If you want to feel it, I don't know how to make you feel it. I won't even talk about it. Not at all. And sometimes I won't even think of it, won't acknowledge it. So that's why I'm writing it down. It's the truth, and I guess it needs to be told even if I keep my mouth shut.
My mother died three years ago. She had cancer. Cancer takes a person and sort of turns them inside out, changes the colors of things. Her skin used to be tan, like she'd spent all day by a pool or by the ocean, the same color as my sister Angie's skin. But cancer made her pale, leeched away all the color until her skin was translucent. And her hair used to be dark, just a shade darker than mine. Cancer made it thin and gray and finally it all fell out. Cancer changes things. My mother used to be beautiful and she was always beautiful but the cancer made it a tragic beauty, a fleeting kind of beauty. It changed the light in her eyes, the normal living light dulled and then became fever bright.
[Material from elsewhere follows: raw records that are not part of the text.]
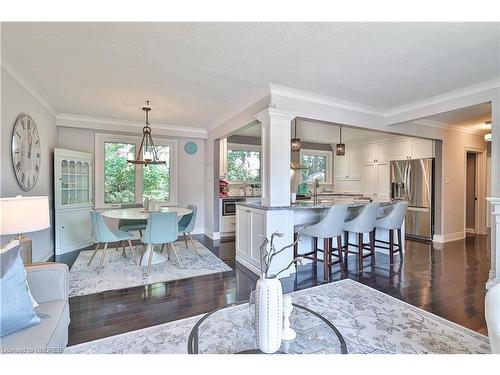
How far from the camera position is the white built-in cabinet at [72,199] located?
4.03 m

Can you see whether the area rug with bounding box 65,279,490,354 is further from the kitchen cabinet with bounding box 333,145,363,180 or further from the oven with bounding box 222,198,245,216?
the kitchen cabinet with bounding box 333,145,363,180

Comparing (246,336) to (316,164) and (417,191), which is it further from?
(316,164)

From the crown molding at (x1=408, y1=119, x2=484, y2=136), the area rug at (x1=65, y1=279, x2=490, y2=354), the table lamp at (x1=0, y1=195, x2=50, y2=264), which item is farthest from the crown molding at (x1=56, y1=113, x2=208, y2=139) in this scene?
the crown molding at (x1=408, y1=119, x2=484, y2=136)

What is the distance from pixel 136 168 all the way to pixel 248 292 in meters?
3.70

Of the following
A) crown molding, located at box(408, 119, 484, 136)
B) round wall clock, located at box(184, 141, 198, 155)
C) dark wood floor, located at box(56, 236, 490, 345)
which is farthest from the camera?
round wall clock, located at box(184, 141, 198, 155)

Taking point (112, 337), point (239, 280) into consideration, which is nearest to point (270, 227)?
point (239, 280)

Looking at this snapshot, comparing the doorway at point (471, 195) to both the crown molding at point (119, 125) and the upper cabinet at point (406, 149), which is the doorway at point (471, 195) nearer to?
the upper cabinet at point (406, 149)

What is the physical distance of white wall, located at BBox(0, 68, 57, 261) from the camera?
2516mm

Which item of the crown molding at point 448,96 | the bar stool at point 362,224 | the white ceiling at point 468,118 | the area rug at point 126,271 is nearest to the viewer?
the area rug at point 126,271

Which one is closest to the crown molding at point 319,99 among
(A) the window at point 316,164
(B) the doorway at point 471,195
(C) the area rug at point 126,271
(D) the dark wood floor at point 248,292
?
(D) the dark wood floor at point 248,292

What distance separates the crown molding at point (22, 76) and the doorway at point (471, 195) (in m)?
8.29

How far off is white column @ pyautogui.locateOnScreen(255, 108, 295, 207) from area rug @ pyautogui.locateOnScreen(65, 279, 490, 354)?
1318 mm

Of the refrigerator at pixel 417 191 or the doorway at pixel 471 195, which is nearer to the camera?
the refrigerator at pixel 417 191

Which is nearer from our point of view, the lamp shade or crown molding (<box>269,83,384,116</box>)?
the lamp shade
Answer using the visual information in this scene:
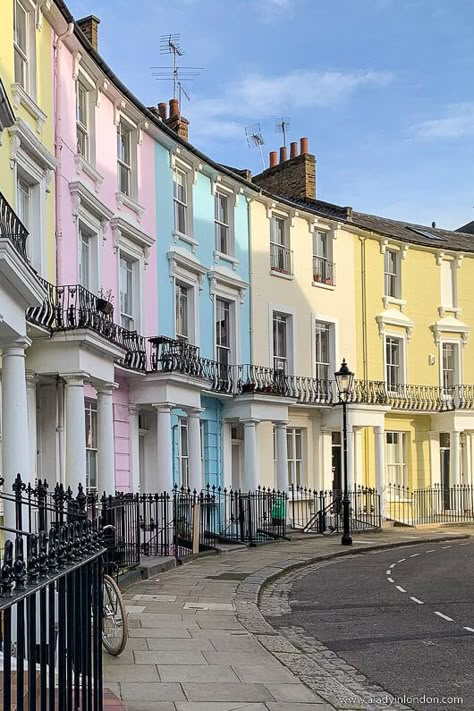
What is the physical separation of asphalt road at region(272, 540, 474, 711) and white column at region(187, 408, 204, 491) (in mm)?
4128

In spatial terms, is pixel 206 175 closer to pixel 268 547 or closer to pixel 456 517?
pixel 268 547

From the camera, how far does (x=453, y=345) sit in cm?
3325

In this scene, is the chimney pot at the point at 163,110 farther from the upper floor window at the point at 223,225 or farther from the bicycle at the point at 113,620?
the bicycle at the point at 113,620

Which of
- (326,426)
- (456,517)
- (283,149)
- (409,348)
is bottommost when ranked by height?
(456,517)

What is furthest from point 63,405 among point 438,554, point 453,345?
point 453,345

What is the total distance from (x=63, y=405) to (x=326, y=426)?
45.0ft

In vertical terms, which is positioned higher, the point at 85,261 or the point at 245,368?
the point at 85,261

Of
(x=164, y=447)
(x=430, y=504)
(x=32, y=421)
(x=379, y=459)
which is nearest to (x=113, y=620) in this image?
(x=32, y=421)

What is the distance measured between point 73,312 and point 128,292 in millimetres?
5258

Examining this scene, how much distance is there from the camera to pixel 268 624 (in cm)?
1121

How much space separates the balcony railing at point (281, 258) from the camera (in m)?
27.3

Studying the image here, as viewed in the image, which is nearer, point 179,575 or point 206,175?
point 179,575

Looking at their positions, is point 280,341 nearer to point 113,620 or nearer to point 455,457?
point 455,457

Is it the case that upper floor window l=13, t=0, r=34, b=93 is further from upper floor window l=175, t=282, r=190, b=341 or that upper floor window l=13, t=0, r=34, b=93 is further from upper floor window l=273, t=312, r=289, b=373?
upper floor window l=273, t=312, r=289, b=373
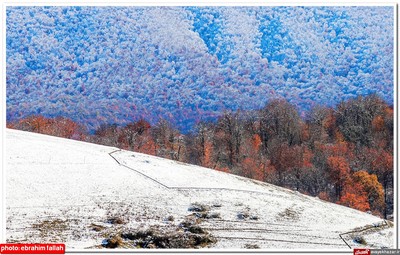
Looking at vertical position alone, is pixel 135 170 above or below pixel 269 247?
above

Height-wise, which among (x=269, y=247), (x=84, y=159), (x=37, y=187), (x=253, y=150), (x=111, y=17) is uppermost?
(x=111, y=17)

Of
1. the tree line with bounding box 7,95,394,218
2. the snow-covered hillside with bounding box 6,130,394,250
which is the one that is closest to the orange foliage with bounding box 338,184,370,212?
the tree line with bounding box 7,95,394,218

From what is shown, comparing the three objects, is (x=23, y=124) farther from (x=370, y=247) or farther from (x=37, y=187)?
(x=370, y=247)

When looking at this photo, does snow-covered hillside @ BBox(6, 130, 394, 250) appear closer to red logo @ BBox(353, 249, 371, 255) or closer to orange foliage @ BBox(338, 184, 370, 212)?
red logo @ BBox(353, 249, 371, 255)

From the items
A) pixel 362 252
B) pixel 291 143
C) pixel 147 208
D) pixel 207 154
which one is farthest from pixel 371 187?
pixel 147 208

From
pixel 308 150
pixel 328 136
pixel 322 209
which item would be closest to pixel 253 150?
pixel 308 150

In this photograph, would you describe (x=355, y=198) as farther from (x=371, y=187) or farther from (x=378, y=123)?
(x=378, y=123)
Before my mother died she left my dad and me. We felt it in different ways but it hurt both of us. I'm not so sure about how my dad felt it, but I know it made him angry. It made me angry but I denied this anger. I loved my mother and didn't want to be angry with her. So I shoved it way down, and pretended that things were fine. I pretended that things were just like before. I felt like she should have taken me with her and maybe she wanted to, maybe she couldn't. I was nine when she left, and I didn't understand certain things that I understand now. I didn't understand how she was trapped in the marriage with my dad and that she got away. She escaped, like someone in a prison, beyond barbed wire fences and guards. It would have been too dangerous to take me with her.
My dad. It's hard to know what to say about him. He's smart. Scary smart. He's a surgeon. See, it's all short bursts about him. When he's near me I'm nervous all the time, even when he's being calm and nice and…normal. I'm nervous because his temper can come from nowhere and fill the room. His eyes behind his black framed glasses get this sharp look, this narrowed angry look focused on me like that red dot that shows someone where to shoot a gun. He has this intensity that makes it hard to breathe.
So my mom left when I was nine and she got sick when I was ten. When I was ten my dad, he hit me with this, his belt. Shit. If I make you feel it I have to feel it, too. So I'd just messed the house up, this colossal mess like kids can make. It was one of those days when the sun is all hazy and yellow and it fell through every window and made squares on the rug and the toys and the furniture. And I saw the dust kind of flashing in the bars of sunlight. And I'm looking at some toy, just this smooth bit of colored plastic in my hand, and then I hear my name.
"Craig!" His voice was so deep, so full of hate, like the hate could split his words apart. I dropped the toy and it didn't make a sound because of the rug. I looked up at him and it's the first time I remember noticing the narrowed eyes behind the glasses, and his teeth were yellow and sharp and crooked and clenched together.
I can't talk, I can't breathe, my heart is beating so hard. It was this fear that I felt in my bloodstream, I felt it with every beat of my heart. He's standing over me and takes his belt off so fast and it arcs up and slams down on me, across my back. It's like a bite, a sting, and the belt makes this cracking noise in the air. Tears come to my eyes and the tears make me angry, like I'm just a baby. But I can't stop crying as the belt comes down again and again.
That was the first of it. And the next day was the first of the apologies and promises that it would never happen again. When he apologizes his voice is soft, controlled, and his eyes are sad. Behind his glasses, but I can see the light blue color and the lines around them and the sadness. I never quite believed those things like I did the first time he said them. That was faith. I've lost that faith now.